Maggie McCarthy, chair and professor of German studies, jumped into the project with both, well, hands. She did not stop with one square. She made nine.

“Crafts are soothing,” she said. “With COVID and the political landscape and teaching remotely, this project was so meditative. My mother was a sewer, and I have a lot of her old scraps—a big reserve to call on. It made me feel closer to her. My squares ended up being more meaningful to me than I intended.”

McCarthy, an avid scrapbooker, made a 20-page scrapbook about her COVID pandemic experiences. The conclusion of that project left her feeling bereft, and the quilt project provided a welcome distraction.

“It would be wonderful to get together with the other artists after the quilt is put together,” she said. “It is a visual metaphor for the ways we have all come together as a community.” 

Quilting COVID ties in with the library’s newly launched “Crafternoons” programming, which offers workshop and creative space combinations on campus. Some 70 registrants showed interest in the quilting opportunity.

“We’ve had a very good response to these new offerings,” Lasher said. “At our first event, we made book snakes, which are used to gently hold books open. The engagement is great to see, and we look forward to planning more workshops to promote community in the months ahead.”

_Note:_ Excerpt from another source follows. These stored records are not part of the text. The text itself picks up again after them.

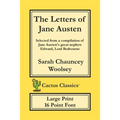 The Letters of Jane Austen (Cactus Classics Large Print): 16 Point Font; Large Text; Large Type; selected from a compilation of Jane Austen's great ne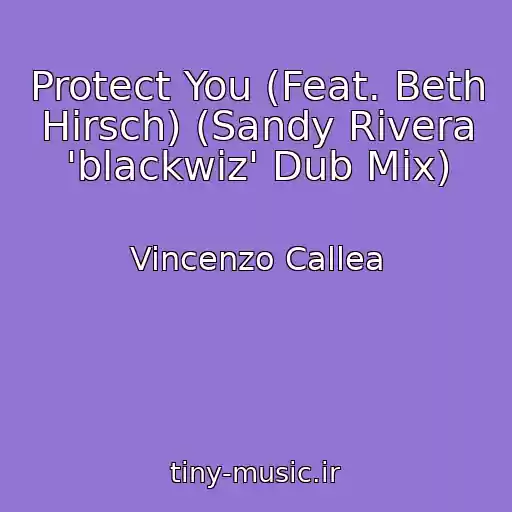 کاور آهنگ Protect You (Feat. Beth Hirsch) (Sandy Rivera 'blackwiz' Dub Mix) از Vincenzo Callea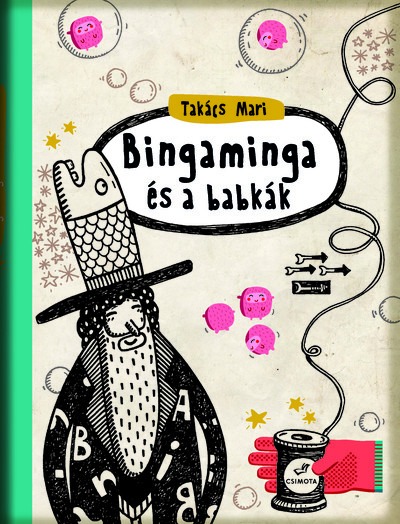 Bigaminga és a babkák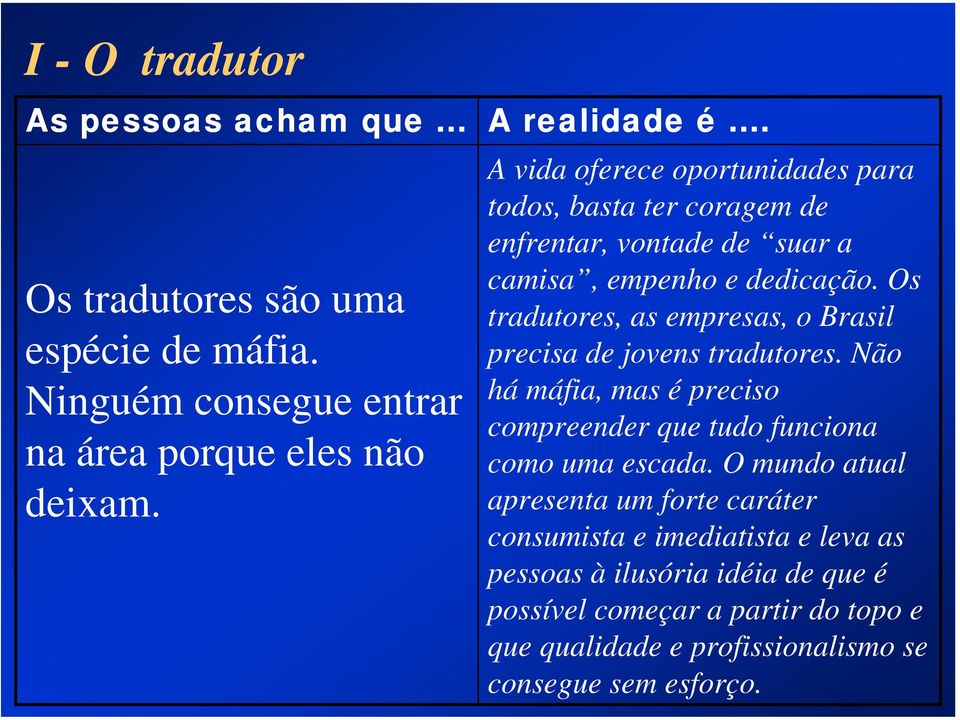 Os tradutores, as empresas, o Brasil precisa de jovens tradutores. Não há máfia, mas é preciso compreender que tudo funciona como uma escada.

In addition to a creative outlet and a source of healing, the quilt project served as a team-building exercise. Head Field Hockey Coach Zoe Almquist encouraged her players to get involved. At a team meeting, she broke them into small groups, and each group worked on a square.

“I love that each group’s square is unique, but they all reflect our shared experiences,” said field hockey player Molly Firr ’23, an economics major. “It was nice to talk about how we decided on the design for our pieces. My group added dogs, a TV and a field hockey stick to our square, using different fabrics that were provided. Those images represent our pandemic experiences and memories.”

Firr’s enthusiasm about the project aligns with the gratitude the field hockey team feels toward the college. They had opportunities to come together and practice regularly throughout the fall semester, when many schools were not as fortunate.

“We all really stuck to the rules because we knew it was the only shot we had to be able to have a season,” she said. “This year has brought us even closer together.”